Data items
[Start of Attachment]

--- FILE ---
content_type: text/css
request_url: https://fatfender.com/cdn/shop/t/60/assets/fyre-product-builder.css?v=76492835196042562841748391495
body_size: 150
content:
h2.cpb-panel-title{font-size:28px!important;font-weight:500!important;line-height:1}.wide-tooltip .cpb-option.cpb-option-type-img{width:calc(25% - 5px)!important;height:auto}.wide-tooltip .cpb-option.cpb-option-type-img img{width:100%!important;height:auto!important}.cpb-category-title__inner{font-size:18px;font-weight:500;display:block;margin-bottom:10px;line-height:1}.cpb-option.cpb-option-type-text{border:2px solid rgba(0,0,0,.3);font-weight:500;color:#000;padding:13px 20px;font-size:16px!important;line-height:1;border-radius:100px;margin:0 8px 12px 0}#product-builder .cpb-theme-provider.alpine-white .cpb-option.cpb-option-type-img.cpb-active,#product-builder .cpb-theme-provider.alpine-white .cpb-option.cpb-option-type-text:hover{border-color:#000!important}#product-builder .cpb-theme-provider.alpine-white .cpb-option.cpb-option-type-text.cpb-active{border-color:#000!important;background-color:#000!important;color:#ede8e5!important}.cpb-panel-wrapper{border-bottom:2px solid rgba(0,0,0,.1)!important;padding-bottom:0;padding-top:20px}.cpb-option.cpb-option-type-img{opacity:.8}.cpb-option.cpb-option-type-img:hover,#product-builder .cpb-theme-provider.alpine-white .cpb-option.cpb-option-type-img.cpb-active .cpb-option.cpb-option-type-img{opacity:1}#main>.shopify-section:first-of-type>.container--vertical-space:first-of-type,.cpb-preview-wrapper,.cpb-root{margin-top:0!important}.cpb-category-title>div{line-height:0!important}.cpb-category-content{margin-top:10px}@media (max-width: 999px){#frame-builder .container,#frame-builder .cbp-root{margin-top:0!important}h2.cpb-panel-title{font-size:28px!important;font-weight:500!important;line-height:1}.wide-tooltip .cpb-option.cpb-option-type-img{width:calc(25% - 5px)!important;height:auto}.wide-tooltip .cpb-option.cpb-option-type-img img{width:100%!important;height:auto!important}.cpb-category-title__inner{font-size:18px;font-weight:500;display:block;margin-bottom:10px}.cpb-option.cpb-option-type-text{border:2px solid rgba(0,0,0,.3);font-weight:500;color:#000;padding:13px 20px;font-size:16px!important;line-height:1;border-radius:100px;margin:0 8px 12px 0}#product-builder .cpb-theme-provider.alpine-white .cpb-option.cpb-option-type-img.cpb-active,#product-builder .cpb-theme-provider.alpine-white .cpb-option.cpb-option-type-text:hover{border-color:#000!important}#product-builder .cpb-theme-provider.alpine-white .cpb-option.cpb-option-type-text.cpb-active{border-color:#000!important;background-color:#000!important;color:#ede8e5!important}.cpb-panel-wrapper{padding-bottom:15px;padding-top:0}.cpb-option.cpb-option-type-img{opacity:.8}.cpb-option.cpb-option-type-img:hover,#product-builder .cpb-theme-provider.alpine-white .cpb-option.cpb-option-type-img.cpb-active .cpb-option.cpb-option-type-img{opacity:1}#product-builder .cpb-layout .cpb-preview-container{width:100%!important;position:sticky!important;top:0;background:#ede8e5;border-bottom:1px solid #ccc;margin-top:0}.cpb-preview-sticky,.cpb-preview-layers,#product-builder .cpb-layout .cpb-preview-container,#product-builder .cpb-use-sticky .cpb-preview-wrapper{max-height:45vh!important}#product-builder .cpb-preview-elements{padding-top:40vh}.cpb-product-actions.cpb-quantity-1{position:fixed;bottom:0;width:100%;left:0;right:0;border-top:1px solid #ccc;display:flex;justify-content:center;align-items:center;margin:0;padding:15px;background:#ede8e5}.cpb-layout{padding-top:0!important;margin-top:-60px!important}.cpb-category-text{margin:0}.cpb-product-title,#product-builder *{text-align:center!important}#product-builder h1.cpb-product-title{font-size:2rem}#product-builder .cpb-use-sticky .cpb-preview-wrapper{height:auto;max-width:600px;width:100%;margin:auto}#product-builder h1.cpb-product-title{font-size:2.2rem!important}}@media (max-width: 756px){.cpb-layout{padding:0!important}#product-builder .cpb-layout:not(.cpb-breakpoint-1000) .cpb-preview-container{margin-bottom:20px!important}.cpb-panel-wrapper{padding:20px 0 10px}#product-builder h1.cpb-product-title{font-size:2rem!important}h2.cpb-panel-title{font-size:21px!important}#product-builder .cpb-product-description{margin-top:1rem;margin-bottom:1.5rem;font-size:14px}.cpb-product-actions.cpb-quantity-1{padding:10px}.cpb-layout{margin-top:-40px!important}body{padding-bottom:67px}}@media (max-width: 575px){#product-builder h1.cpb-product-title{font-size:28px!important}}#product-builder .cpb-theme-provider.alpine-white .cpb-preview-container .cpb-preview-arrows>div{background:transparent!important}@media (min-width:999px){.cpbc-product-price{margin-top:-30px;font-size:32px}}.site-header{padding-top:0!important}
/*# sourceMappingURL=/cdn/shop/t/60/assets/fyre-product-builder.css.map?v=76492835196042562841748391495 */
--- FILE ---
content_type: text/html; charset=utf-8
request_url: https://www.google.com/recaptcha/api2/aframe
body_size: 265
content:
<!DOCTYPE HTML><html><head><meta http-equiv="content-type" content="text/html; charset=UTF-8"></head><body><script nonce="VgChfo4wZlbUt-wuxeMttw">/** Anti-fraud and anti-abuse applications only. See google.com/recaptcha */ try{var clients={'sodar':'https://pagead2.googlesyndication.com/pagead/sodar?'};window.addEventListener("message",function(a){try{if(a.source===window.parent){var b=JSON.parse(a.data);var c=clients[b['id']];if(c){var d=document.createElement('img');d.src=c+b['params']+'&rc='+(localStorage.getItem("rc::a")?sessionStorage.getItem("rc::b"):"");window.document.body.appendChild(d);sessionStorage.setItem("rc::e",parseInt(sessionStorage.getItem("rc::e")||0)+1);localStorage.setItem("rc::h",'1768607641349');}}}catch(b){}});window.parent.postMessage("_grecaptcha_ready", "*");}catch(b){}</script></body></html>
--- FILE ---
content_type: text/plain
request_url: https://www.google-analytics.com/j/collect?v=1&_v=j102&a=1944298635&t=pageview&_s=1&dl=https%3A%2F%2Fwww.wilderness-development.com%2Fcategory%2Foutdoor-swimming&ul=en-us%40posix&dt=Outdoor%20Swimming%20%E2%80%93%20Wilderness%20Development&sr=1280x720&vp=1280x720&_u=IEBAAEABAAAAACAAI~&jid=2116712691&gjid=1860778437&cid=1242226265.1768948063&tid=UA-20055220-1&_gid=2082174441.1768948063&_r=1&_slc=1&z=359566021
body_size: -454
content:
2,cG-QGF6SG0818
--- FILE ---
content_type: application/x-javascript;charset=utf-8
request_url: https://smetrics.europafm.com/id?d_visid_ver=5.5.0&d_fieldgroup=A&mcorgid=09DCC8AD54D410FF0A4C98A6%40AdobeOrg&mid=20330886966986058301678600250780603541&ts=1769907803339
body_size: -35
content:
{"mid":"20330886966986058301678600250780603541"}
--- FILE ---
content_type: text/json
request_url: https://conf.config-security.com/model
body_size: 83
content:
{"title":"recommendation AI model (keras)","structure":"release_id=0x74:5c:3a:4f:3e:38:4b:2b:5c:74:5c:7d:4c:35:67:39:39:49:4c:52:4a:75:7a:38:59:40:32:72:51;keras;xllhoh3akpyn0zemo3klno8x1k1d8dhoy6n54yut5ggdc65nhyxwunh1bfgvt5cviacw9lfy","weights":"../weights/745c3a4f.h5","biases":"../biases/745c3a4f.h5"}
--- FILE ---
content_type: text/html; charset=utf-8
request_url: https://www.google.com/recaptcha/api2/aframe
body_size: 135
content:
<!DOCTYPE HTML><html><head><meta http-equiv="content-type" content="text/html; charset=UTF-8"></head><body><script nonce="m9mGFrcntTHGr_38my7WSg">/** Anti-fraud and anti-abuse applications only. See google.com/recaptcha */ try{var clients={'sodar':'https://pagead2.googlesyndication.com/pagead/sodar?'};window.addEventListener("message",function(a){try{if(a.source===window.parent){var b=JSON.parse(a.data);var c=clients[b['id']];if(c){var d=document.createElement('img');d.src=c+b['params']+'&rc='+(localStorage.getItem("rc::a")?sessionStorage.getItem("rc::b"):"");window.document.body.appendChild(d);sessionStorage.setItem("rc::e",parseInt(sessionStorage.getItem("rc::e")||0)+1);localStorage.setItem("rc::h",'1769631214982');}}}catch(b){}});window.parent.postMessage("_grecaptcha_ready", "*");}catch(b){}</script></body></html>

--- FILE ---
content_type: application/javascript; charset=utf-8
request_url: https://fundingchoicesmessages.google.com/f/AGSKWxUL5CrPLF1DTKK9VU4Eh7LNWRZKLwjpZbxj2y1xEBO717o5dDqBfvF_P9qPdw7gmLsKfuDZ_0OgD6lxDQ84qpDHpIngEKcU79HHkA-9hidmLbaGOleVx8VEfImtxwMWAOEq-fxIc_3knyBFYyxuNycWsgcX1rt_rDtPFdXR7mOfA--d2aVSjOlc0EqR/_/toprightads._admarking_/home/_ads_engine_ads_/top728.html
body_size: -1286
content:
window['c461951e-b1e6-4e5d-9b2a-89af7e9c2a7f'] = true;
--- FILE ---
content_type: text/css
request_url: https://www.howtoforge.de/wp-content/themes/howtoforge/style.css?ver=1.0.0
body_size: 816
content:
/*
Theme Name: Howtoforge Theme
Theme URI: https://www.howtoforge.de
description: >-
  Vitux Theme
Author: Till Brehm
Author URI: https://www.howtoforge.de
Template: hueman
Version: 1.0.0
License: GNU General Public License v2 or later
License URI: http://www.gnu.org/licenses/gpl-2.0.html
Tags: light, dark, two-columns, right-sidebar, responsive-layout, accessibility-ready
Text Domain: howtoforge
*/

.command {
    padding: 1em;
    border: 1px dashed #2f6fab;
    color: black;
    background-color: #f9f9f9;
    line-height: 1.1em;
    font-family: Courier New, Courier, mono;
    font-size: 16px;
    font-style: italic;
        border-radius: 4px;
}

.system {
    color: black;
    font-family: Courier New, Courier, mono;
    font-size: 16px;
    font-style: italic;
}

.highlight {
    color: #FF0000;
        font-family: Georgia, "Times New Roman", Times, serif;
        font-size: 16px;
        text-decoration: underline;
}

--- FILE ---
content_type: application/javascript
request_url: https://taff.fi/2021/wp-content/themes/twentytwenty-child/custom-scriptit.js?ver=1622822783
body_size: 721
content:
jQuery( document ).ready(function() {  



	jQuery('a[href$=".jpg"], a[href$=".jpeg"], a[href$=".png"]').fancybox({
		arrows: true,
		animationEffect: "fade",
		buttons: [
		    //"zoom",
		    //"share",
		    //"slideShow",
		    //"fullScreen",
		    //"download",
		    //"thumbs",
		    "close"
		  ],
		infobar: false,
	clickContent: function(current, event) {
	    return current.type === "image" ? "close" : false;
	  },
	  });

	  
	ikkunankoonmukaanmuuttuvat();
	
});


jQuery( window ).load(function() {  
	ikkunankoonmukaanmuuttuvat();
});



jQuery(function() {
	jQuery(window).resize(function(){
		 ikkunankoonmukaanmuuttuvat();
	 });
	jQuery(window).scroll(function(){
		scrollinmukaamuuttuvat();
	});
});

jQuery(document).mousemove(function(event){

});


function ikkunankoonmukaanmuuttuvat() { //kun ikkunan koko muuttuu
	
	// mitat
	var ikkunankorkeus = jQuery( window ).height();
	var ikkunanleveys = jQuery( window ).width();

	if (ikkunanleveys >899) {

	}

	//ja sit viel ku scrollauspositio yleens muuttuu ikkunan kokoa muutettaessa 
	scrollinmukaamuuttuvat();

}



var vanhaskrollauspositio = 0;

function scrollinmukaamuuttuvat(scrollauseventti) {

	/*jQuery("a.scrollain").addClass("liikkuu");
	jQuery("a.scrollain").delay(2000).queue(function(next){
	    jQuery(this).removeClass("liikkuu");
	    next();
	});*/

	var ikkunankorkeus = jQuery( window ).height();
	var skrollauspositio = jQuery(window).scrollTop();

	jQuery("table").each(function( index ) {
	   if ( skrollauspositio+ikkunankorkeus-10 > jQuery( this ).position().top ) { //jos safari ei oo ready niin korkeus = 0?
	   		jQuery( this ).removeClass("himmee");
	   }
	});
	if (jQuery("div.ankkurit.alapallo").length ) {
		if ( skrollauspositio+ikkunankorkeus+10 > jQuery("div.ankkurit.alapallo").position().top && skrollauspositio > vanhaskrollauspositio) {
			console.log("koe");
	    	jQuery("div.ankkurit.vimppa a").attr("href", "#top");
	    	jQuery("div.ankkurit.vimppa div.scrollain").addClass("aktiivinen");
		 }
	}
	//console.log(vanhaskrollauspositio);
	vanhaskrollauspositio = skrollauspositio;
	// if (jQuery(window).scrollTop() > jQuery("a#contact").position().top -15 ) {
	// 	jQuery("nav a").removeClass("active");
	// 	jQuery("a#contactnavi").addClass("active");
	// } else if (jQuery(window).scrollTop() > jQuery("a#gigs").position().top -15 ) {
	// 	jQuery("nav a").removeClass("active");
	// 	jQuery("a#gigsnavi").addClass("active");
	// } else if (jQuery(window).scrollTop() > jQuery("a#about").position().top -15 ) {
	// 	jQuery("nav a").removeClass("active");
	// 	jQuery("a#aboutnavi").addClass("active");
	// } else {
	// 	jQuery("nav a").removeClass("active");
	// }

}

[End of Attachment]

[Problem details]:
If a line in the records includes the string "alapallo", copy it.

[Answer section]:
	if (jQuery("div.ankkurit.alapallo").length ) {
		if ( skrollauspositio+ikkunankorkeus+10 > jQuery("div.ankkurit.alapallo").position().top && skrollauspositio > vanhaskrollauspositio) {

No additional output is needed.